Именно этот вечер и попытался позже использовать прокурор Редер, чтобы ханжески обвинить подпольщиков в «аморальности» и прочих смертных грехах.
Гости и сам хозяин не могли себе представить, какая угроза нависла над ними в тот вечер. Неизвестно за кем из гостей увязался «хвост» — гестаповские ищейки. Под видом ночного патруля, наблюдавшего за светомаскировкой, агенты гестапо разгуливали по улице, не упуская из вида дом, который привлек их внимание. Они крутились вблизи, заглядывали во дворы, в сады, окружавшие грюневальдские особняки.
В одиннадцать часов вечера начальник такого «патруля» позвонил криминал-советнику Панцингеру, который в тот вечер дежурил по управлению. Осведомитель доложил, что человек, за которым велось наблюдение, пришел на Альтенбург-аллее в квартиру офицера военно-воздушных сил Харро Шульце-Бойзена. Это установлено точно. В доме собралось много гостей, и, если нужно установить за ними слежку, требуется подкрепление. Панцингер распорядился продолжать наблюдение и просил еще раз позвонить ему через полчаса.
За это время Панцингер хотел познакомиться с секретным досье на Харро Шульце-Бойзена, если такое существует в архиве гестапо. Сыскное дело в германском рейхе было поставлено на широкую ногу. Осведомительная картотека содержала сотни и сотни тысяч фамилий «подозрительных» немцев. Через несколько минут Ганс Панцингер держал в руках карточку на Харро Шульце-Бойзена. Он даже присвистнул от удивления. С одной стороны, в карточке значилось, что Харро Шульце-Бойзен потомок знаменитого адмирала фон Тирпица, что ему протежирует сам рейхсмаршал Геринг, но несколькими строками ниже было сказано, что десять лет назад Шульце-Бойзен был арестован гестапо по обвинению в антинацистской деятельности. Освободили его по распоряжению все того же Геринга. Здесь было над чем призадуматься… Вступать в конфликт с рейхсмаршалом Панцингер никак не хотел, можно свернуть себе шею, но… И криминальный советник решил пойти на риск. Он даст указание понаблюдать за всеми, кто собрался в особняке Шульце-Бойзена. Если надзор не даст результатов, такой приказ можно сохранить в тайне, господин Геринг ничего не узнает.

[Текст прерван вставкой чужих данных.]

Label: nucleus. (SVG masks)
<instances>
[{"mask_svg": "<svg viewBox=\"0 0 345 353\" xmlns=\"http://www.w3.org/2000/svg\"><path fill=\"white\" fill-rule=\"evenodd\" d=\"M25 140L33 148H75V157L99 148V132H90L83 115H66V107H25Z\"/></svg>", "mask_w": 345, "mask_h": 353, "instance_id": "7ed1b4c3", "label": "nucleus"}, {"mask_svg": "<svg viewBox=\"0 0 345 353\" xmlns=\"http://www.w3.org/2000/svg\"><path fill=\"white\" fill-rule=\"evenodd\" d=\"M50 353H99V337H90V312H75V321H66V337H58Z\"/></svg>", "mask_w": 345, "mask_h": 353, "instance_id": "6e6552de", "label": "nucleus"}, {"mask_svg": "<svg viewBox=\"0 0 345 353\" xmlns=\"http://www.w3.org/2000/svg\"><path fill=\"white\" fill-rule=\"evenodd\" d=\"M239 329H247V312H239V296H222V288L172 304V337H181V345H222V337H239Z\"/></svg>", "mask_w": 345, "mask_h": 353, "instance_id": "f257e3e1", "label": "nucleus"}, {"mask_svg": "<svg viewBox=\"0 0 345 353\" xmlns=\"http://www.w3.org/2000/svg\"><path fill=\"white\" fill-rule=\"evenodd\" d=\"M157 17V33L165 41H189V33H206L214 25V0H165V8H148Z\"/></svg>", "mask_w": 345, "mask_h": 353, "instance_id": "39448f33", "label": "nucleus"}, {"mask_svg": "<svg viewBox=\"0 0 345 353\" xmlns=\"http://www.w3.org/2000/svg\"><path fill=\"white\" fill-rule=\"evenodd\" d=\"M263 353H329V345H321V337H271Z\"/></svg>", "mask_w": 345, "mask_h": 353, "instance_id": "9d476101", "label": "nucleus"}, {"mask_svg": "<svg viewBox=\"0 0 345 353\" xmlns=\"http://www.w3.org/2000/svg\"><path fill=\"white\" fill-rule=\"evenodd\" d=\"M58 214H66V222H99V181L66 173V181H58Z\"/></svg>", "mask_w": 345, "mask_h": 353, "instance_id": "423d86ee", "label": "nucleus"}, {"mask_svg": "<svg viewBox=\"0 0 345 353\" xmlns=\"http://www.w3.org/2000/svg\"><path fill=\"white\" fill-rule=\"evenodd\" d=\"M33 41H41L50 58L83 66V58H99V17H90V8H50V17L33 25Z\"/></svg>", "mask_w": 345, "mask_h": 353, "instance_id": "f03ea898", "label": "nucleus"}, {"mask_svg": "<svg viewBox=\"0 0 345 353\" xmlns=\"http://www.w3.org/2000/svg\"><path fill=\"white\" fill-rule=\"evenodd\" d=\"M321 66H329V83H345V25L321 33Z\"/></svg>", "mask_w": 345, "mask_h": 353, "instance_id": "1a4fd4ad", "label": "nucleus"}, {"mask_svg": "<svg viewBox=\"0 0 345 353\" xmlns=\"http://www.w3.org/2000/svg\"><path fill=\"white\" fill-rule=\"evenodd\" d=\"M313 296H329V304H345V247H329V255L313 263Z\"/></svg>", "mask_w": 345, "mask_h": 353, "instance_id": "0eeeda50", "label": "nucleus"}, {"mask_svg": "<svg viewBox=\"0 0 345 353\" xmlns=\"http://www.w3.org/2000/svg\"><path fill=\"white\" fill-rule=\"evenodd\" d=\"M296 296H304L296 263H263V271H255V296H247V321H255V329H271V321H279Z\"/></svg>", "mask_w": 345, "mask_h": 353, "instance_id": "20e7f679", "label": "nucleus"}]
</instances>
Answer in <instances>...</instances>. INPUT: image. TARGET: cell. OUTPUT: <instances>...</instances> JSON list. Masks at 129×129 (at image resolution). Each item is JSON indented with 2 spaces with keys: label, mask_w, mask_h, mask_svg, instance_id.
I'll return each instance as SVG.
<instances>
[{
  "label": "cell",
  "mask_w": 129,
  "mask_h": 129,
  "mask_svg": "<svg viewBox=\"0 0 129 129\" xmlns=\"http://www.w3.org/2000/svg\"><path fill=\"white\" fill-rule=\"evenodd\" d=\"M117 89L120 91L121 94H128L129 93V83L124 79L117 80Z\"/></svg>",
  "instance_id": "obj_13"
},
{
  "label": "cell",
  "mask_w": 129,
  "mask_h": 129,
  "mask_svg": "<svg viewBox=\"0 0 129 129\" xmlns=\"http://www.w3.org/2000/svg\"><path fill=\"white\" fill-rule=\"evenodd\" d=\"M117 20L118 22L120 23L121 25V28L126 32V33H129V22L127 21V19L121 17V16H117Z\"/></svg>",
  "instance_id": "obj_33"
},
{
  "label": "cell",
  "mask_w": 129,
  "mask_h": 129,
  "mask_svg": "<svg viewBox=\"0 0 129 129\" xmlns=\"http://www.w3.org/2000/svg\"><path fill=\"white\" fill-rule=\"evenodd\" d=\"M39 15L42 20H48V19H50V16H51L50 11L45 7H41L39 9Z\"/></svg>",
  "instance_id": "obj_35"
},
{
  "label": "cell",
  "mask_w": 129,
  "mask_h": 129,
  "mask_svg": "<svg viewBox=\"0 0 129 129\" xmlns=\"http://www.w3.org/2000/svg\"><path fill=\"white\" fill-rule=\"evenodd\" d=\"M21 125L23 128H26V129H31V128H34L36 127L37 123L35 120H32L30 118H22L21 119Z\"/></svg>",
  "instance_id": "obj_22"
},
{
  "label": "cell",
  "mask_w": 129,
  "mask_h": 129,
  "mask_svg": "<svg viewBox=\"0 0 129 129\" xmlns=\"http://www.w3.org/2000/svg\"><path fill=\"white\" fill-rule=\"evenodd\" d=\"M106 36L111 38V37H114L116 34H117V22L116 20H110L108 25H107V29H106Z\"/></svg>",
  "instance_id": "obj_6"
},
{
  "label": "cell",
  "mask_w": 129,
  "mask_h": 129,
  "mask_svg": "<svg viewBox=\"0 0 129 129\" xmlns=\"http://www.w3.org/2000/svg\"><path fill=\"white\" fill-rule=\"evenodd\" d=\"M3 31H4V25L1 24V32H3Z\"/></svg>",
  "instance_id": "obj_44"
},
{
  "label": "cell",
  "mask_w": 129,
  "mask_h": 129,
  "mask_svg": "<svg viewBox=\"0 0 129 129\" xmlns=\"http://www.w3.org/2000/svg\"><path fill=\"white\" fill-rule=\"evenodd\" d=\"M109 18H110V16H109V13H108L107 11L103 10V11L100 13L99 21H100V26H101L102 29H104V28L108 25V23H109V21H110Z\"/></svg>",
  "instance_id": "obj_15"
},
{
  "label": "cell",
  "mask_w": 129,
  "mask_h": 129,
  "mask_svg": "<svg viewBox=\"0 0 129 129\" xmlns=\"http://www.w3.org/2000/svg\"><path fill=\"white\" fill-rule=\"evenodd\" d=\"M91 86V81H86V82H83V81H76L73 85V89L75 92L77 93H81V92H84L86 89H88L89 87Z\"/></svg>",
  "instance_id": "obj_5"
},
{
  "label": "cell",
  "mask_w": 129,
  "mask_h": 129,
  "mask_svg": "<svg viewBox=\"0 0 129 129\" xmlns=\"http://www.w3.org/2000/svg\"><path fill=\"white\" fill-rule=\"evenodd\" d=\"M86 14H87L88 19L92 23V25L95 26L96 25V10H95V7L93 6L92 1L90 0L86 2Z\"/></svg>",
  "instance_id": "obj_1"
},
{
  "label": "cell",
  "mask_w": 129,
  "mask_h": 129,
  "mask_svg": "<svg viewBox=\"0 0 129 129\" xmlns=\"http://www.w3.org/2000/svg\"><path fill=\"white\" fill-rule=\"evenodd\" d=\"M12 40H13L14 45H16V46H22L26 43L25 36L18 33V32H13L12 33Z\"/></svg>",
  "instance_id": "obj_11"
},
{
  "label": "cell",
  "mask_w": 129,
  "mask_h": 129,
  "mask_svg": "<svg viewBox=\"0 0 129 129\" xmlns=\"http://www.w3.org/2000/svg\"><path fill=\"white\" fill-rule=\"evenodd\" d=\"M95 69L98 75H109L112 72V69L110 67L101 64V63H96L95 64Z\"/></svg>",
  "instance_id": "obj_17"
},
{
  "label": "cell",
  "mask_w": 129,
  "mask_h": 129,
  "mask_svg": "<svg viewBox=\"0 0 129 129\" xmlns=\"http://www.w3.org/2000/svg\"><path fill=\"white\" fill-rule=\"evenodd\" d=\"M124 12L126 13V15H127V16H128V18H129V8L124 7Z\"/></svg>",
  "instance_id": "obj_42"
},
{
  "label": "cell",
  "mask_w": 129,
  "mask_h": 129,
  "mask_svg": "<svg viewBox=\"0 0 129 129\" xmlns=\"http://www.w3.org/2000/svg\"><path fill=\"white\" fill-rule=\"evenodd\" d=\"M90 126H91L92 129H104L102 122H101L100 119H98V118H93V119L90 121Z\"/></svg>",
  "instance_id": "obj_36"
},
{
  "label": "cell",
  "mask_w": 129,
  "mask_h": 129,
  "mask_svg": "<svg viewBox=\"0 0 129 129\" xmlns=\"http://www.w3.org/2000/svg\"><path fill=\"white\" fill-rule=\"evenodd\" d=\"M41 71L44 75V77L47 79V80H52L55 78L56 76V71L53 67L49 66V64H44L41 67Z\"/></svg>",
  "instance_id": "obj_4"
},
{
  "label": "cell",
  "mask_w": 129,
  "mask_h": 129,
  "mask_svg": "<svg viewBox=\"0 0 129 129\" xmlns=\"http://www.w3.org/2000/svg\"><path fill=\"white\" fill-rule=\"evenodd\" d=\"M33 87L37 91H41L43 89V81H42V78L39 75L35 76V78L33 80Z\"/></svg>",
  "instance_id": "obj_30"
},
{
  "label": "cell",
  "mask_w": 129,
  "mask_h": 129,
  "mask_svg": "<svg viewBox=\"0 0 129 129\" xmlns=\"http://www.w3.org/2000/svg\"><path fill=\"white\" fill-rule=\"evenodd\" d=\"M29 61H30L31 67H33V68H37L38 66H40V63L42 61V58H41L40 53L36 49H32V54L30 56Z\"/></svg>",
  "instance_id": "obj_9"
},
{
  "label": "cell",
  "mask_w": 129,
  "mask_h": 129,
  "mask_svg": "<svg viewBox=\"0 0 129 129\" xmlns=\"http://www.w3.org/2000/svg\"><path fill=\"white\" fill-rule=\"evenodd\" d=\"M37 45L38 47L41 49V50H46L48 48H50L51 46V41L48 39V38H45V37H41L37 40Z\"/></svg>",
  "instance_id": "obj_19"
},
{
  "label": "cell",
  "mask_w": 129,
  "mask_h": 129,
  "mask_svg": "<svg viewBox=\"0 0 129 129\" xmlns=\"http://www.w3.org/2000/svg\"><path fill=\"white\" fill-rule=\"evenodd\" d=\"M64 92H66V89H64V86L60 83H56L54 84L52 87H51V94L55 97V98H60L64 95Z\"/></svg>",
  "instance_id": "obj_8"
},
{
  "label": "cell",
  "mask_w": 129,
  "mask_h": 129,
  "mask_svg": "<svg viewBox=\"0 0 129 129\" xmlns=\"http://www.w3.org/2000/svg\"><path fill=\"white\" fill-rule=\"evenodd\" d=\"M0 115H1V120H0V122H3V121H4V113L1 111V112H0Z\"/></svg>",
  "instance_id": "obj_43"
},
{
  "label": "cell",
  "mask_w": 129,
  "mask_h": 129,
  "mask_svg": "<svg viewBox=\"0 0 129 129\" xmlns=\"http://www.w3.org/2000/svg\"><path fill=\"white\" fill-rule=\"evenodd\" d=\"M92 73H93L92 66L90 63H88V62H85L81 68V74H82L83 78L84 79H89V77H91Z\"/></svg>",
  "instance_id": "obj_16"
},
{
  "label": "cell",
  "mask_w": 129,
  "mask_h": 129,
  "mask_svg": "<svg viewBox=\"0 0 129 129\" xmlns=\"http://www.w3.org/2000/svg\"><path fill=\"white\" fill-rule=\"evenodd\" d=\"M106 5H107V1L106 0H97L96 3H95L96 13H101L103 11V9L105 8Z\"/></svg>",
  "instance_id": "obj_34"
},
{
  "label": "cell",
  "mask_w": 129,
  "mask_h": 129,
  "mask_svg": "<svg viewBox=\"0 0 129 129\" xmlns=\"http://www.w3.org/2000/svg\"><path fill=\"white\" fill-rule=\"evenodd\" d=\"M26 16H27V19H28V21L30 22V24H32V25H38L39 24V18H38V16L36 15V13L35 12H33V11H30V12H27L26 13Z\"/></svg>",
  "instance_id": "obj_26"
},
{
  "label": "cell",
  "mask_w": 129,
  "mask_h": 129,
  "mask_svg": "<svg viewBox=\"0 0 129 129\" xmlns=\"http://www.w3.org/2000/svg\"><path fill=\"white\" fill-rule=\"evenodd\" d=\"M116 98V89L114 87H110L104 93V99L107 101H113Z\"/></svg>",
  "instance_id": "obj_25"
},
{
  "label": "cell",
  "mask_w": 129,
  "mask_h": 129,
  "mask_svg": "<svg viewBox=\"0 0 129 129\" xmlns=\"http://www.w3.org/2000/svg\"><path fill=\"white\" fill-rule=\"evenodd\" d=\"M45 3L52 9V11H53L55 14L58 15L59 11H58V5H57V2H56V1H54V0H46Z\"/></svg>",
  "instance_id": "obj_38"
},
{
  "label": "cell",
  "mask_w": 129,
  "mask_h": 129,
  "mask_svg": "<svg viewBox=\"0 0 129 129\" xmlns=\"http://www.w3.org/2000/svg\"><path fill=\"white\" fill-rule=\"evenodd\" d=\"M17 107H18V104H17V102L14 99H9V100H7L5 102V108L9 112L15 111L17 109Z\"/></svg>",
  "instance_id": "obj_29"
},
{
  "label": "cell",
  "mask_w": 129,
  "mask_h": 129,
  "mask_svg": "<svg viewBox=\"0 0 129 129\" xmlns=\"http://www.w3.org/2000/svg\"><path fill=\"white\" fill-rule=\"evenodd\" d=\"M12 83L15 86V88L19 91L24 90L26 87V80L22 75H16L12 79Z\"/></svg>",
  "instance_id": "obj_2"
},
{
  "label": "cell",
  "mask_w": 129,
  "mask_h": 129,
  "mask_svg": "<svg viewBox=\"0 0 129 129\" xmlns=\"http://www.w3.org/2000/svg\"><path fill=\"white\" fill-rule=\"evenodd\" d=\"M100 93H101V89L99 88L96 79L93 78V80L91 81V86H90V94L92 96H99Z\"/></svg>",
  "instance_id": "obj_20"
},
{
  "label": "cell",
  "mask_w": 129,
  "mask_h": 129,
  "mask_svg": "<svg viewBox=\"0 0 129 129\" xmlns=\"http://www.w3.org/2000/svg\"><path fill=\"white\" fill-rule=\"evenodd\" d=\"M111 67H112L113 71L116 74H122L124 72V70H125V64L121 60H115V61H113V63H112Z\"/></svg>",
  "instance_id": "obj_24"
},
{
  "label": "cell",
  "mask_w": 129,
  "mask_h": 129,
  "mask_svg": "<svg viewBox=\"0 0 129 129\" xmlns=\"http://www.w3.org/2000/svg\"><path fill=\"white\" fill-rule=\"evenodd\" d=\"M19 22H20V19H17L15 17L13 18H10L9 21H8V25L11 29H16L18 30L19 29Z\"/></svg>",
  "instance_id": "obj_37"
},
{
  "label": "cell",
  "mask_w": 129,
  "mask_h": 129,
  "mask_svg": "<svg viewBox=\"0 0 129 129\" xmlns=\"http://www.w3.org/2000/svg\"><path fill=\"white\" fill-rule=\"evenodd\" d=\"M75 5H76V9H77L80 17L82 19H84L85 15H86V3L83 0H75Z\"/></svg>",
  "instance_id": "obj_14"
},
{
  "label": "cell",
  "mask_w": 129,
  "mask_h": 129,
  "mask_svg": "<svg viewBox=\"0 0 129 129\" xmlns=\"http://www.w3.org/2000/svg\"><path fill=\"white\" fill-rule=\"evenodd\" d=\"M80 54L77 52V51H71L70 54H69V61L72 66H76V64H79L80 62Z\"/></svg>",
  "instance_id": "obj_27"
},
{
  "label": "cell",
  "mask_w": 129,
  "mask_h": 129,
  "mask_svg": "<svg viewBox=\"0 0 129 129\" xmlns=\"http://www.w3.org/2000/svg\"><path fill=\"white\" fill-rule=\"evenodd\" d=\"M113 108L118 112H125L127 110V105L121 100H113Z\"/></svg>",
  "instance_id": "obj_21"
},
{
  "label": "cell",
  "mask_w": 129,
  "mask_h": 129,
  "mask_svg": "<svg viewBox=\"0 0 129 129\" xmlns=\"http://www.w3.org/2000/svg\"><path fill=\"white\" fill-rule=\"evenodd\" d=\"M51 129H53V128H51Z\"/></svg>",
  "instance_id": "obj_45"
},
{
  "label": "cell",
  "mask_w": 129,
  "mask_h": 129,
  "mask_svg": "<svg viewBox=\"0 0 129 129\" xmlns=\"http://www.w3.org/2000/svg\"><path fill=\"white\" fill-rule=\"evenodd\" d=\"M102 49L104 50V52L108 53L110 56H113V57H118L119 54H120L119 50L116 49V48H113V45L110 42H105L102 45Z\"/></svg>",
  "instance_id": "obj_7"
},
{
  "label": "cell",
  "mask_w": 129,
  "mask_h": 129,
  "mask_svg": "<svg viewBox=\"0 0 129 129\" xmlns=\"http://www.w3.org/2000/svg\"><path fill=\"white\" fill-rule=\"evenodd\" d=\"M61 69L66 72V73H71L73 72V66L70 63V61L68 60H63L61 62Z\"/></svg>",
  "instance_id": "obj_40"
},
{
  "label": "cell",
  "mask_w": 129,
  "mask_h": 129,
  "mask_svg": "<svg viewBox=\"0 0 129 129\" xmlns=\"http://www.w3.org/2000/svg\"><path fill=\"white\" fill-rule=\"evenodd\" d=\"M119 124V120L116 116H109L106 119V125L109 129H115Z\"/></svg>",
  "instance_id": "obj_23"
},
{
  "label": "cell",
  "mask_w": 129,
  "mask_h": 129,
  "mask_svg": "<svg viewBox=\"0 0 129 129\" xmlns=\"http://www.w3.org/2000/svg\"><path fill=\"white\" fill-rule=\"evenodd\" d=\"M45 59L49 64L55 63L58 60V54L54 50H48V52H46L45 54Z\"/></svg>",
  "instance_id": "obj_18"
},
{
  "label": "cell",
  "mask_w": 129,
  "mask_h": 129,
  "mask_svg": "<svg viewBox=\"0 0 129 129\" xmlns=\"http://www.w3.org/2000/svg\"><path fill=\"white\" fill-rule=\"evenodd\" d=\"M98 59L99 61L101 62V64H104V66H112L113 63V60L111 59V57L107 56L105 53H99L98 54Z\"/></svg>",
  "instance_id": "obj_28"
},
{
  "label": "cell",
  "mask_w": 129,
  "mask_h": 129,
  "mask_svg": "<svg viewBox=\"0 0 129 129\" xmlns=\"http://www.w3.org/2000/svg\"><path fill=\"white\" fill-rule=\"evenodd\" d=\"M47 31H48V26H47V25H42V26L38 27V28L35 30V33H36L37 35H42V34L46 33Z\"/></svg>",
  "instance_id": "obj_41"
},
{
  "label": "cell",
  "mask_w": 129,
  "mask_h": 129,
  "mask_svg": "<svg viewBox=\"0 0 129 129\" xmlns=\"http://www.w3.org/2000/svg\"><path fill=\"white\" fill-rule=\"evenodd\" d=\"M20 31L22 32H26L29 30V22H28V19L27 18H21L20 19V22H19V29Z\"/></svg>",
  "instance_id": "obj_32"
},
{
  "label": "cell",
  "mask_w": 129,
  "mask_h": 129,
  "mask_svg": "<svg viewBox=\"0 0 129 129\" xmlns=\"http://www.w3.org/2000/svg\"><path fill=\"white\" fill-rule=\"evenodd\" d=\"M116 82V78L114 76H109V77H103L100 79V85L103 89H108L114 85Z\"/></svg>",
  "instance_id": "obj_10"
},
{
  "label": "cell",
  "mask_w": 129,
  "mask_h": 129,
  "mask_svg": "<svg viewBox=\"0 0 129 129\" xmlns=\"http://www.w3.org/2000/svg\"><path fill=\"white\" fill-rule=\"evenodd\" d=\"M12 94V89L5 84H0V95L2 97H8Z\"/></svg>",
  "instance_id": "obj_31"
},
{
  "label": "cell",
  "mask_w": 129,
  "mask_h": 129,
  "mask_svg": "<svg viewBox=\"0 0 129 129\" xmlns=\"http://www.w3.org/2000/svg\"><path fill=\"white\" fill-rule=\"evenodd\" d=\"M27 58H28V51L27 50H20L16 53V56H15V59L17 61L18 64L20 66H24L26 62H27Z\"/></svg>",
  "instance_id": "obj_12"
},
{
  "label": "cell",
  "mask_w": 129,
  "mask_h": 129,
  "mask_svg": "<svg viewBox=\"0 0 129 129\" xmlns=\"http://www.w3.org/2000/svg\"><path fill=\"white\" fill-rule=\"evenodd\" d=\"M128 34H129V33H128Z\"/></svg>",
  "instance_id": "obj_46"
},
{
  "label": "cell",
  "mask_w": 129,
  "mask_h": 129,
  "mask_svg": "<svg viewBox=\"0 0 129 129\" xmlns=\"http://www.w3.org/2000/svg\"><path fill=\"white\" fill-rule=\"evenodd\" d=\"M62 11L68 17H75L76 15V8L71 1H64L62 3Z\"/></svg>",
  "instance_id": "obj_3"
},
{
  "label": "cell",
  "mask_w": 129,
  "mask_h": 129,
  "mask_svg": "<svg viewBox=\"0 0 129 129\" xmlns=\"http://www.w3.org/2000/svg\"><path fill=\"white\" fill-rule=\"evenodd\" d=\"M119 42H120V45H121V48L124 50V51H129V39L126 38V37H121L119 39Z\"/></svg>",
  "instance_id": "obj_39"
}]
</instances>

Когда осведомитель снова позвонил, Панцингер передал ему, что группа секретных агентов уже выехала. Они вскоре должны прибыть на место.
Через несколько дней после вечеринки на Альтенбург-аллее сотрудник функ-абвера Хорст Хайльман узнал, какая опасность грозит его другу Харро — расшифрованные радиограммы касались работы группы Шульце-Бойзена! Хайльман позвонил по телефону Харро, но не застал его дома. К телефону подошла экономка. Хорст оставил телефон и попросил, чтобы Харро немедленно позвонил ему на работу.
Звонка не последовало. В тот вечер Шульце-Бойзен поздно вернулся домой. Экономка запамятовала фамилию Хайльмана, она записала только номер его телефона. Харро позвонил утром следующего дня.